TEXT FOR ANALYSIS below:
MLB

Harvey’s injury causes sadness for Mets fans — and all of baseball

When Mariano Rivera crumpled on the warning track in Kansas City last year in early May, his ACL torn, the natural reactions arrived:

How horrible for Rivera. How terrible for the Yankees. How will they ever replace him?

But there is something even more powerful with special players like this — sadness for the game. There are a lot of pitches and swings and innings in a long season, and there are a handful of players who can break the monotony, can evoke passion and energy and greater interest with their mere presence over the six months, make the endless stream of games seem far less so.

Just the chords of “Enter Sandman” have done that with Rivera. Enlivened the proceedings, invigorated spirits. And then he starts throwing cutters and it is Springsteen breaking into “Born to Run” — familiar yet revitalizing all at once. Brilliance never gets old.

And here was that sadness cast on the whole darn sport again yesterday with the revelation that Matt Harvey has a torn ulnar collateral ligament and that there is now a pretty good chance we will next see his fastball in 2015.

Yes, of course, there is pity for a kid being derailed so early. There is despair for Met fans, who just were making out the light at the end of a very long tunnel. And, naturally, there is wonder if in that bevy of Mets pitching prospects here and near, there is one person or some combination that can capably compensate for the loss of an ace.

Yet, selfishly, the strongest reaction is that sadness, the loss of something precious not just from a team and a fan base, but for a whole sport. The exit of a No. 1 — with a bullet.

So quickly Harvey had elevated to an event — Happy Harvey Day. A welcome Matt in that long season.

We can talk of loving the ballet of a well-turned double play and the nuanced excellence of a hit and run orchestrated with timing and skill. But the flame that attracts us most to baseball is power. Whether it is coming from Babe Ruth’s bat or Sandy Koufax’s arm.

Think about it. The fandom never seems to care much that a speedster has used illegal performance enhancers, only that a sense of historic power has been disturbed and distorted by usage. The concern is about tainting Maris and Aaron, not about whether Rickey Henderson’s all-time steal marks could be under assault.

Harvey brandished power, unique power, make-even-major-league-hitters-look-helpless kind of power, can’t-take-your-eyes-off-of-it power. Among pitchers qualified for this year’s ERA title, Harvey (according to data at Fangraphs) has the highest average velocity on his fastball, slider and curveball, and his changeup is fourth best. In 2013, more than anyone else, Matt Harvey defined pitching heat.
End of TEXT FOR ANALYSIS.
DATASET below:
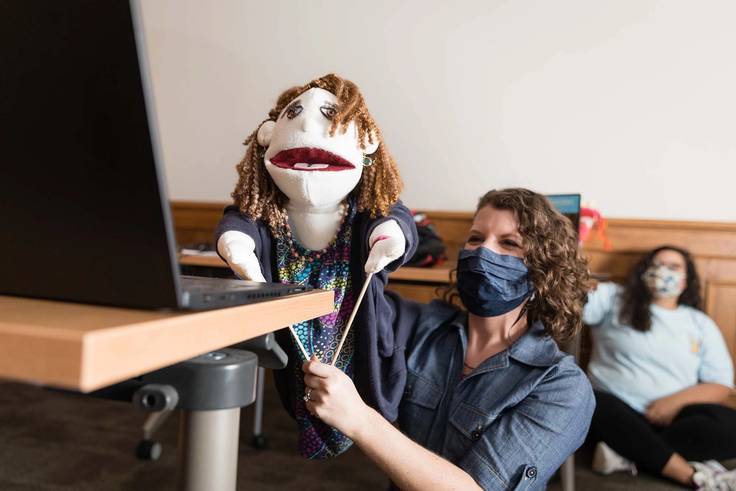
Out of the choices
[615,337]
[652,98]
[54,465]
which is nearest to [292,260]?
End of DATASET.
DATASET below:
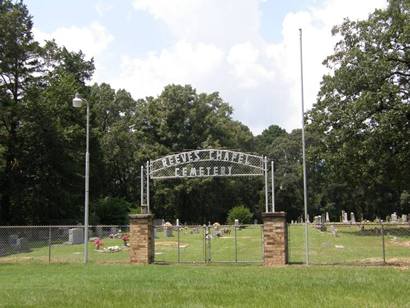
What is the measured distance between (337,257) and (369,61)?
End of DATASET.
DATASET below:
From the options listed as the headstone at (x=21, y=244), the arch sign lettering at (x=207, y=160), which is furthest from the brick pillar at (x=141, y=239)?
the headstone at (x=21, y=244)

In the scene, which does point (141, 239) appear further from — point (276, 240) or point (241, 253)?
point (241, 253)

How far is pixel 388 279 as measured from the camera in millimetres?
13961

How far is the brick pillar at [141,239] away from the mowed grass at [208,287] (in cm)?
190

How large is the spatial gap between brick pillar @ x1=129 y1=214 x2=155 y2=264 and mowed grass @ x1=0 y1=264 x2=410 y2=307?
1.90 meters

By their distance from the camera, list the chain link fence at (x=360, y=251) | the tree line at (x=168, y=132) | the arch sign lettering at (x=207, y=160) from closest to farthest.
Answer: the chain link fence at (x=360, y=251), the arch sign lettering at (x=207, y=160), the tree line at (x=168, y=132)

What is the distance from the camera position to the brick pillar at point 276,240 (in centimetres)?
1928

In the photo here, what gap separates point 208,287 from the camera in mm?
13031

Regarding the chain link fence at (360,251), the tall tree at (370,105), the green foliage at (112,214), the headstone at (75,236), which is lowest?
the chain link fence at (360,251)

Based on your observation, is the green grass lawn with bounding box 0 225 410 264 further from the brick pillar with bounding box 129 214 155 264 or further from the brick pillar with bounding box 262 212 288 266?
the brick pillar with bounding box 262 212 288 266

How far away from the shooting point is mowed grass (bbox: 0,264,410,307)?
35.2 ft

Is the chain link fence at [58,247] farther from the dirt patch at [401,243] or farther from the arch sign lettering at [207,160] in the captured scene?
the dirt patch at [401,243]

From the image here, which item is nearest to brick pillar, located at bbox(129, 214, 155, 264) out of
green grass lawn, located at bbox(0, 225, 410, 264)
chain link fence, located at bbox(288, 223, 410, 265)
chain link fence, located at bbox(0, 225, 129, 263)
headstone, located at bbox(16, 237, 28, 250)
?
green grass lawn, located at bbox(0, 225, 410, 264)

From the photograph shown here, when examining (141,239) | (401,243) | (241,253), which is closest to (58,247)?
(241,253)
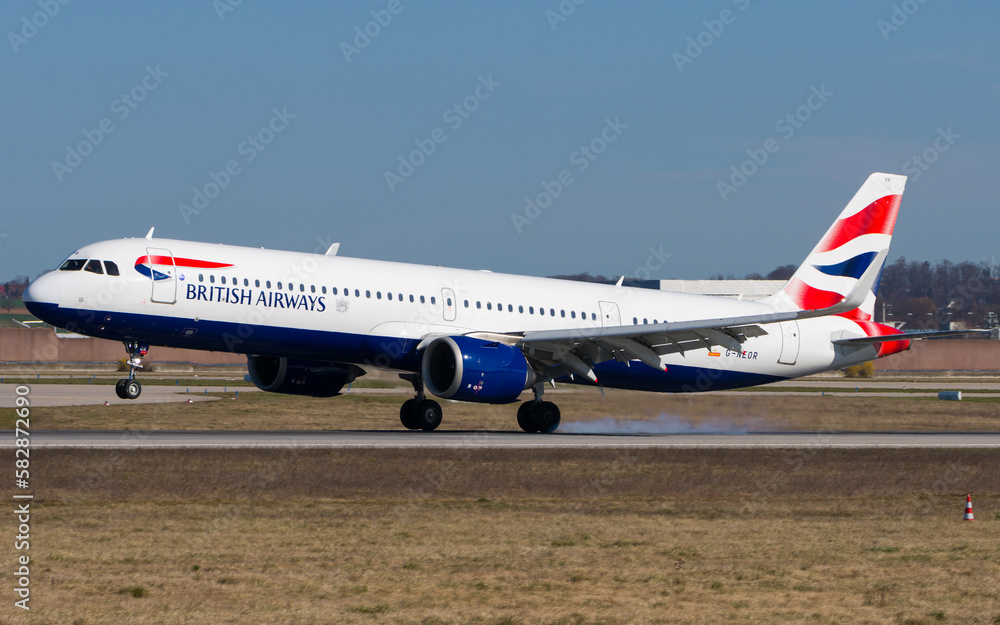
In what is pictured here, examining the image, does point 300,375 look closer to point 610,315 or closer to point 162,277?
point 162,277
End of DATASET.
* _ACTION ITEM 1_:
List every baseball player named in the article about Matt Harvey's injury, giving each name as the article gives it.
* _ACTION ITEM 2_:
Reproduce the passage of the article about Matt Harvey's injury from "But there is" to "fastball in 2015.".

* _WRITTEN SOLUTION 1_:
Mariano Rivera, Matt Harvey, Babe Ruth, Sandy Koufax, Maris, Aaron, Rickey Henderson

* _WRITTEN SOLUTION 2_:
But there is something even more powerful with special players like this — sadness for the game. There are a lot of pitches and swings and innings in a long season, and there are a handful of players who can break the monotony, can evoke passion and energy and greater interest with their mere presence over the six months, make the endless stream of games seem far less so.

Just the chords of “Enter Sandman” have done that with Rivera. Enlivened the proceedings, invigorated spirits. And then he starts throwing cutters and it is Springsteen breaking into “Born to Run” — familiar yet revitalizing all at once. Brilliance never gets old.

And here was that sadness cast on the whole darn sport again yesterday with the revelation that Matt Harvey has a torn ulnar collateral ligament and that there is now a pretty good chance we will next see his fastball in 2015.